■ Texte présenté
^^^^^^^^^^^^^^^^
Dans un style éblouissant de fantaisie et de justesse mêlées, Alain Roussel nous emmène vers l’épineuse question centrale de l’écriture poétique qu’on peut formuler ainsi : sous les sens, quel sens ? Les sens sont-ils la limite du langage ? Y a-t-il une limite au sens du langage ? Si « le Verbe se prend pour Dieu », il risque lui aussi de se dissoudre dans l’inexistant.
La première partie du livre est un vibrant hommage à chacun de nos sens, une poétique des sens comme il s’en est rarement écrit, une sorte d’universelle analogie y étant constamment convoquée au fil d’une plume magicienne qui est la marque du fonctionnement de la pensée de l’auteur. « Je suis parti de presque rien, d’un soupçon de présence : un arbre et un oiseau posé sur une branche. » nous rappelle-t-il, et voilà trois pages plus loin, une autre vue : « Sur une branche, mal dissimulé par un feuillage clairsemé, j’aperçois un homard. Je le vois aussi distinctement que naguère je voyais l’oiseau. » Venant juste d’affirmer que c’est « dans la langue que les sens prennent sens, deviennent véritablement sens », il nous propulse sans crier gare dans un univers totalement arbitraire dont le premier justificatif pourrait bien sûr être l’humour, mais qui indique assez la nature du trouble que le langage peut jeter dans l’esprit, voire dans la réalité. Le voilà peut-être ce sixième sens dont le texte n’avait pas encore parlé, le sens de l’imaginaire qui, lui, n’obéit plus à la connaissance de type rationnel, mais à l’inventivité quasi illimitée des structures du langage. Que nos perceptions soient réelles, imaginaires ou métaphoriques, il est vrai que cela ne change rien à notre vigueur mentale qui ne craint pas de les englober en les utilisant toutes. Mais le sens, la signification sont toujours là qui guettent car ce qui qualifie l’être de l’homme est précisément la quête du sens. L’humour, la gratuité des jeux du langage, l’image poétique, toutes les formes de pensée sauvage sont autant de registres sur lesquels notre pensée peut exprimer ses spécificités, voire ses émotions les plus intimes. Ce qui apparemment appartient en propre à l’être humain, c’est la faculté de passer de la vue à la vision, de quitter la perception immédiate du réel pour agrandir une perception plus globale encore de la réalité, étant entendu que sa découverte excède notre quête, et ce à l’infini.
^^^^^^^^^^^^^^^^
■ Documents sources
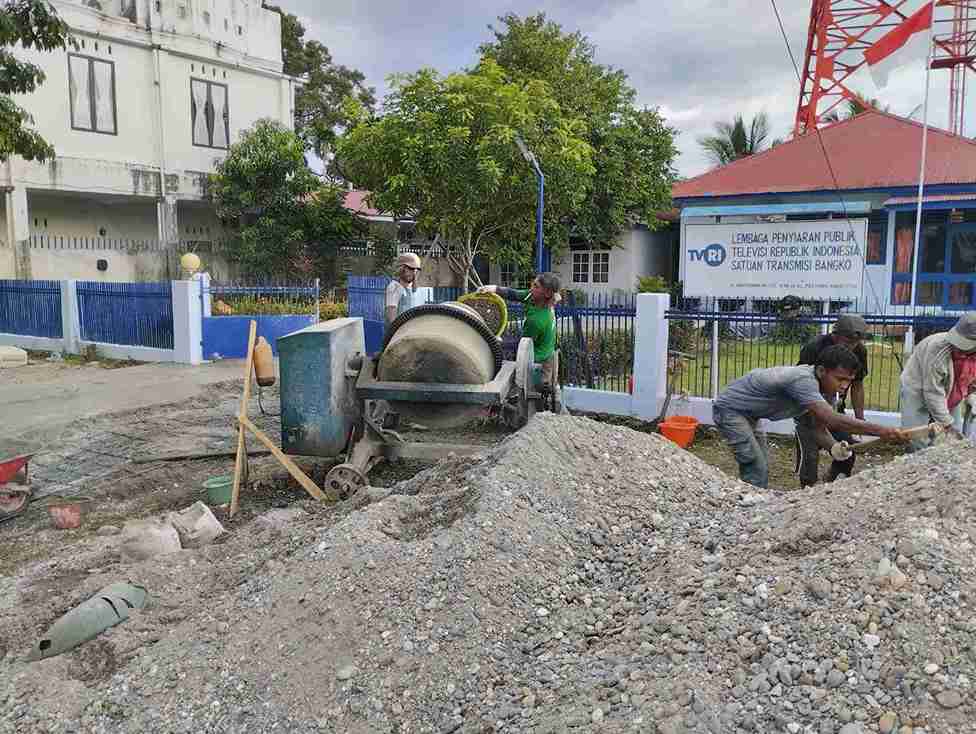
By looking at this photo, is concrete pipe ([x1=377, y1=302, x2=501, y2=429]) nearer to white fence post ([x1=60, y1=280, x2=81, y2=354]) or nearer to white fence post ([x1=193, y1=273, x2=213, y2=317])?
white fence post ([x1=193, y1=273, x2=213, y2=317])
^^^^^^^^^^^^^^^^
■ Petit exercice
Transcrivez fidèlement un passage du texte présenté sur le livre d'Alain Roussel. Commencez aux mots « Dans un style » et arrêtez-vous après « dissoudre dans l’inexistant. ».

■ Corrigé
Dans un style éblouissant de fantaisie et de justesse mêlées, Alain Roussel nous emmène vers l’épineuse question centrale de l’écriture poétique qu’on peut formuler ainsi : sous les sens, quel sens ? Les sens sont-ils la limite du langage ? Y a-t-il une limite au sens du langage ? Si « le Verbe se prend pour Dieu », il risque lui aussi de se dissoudre dans l’inexistant.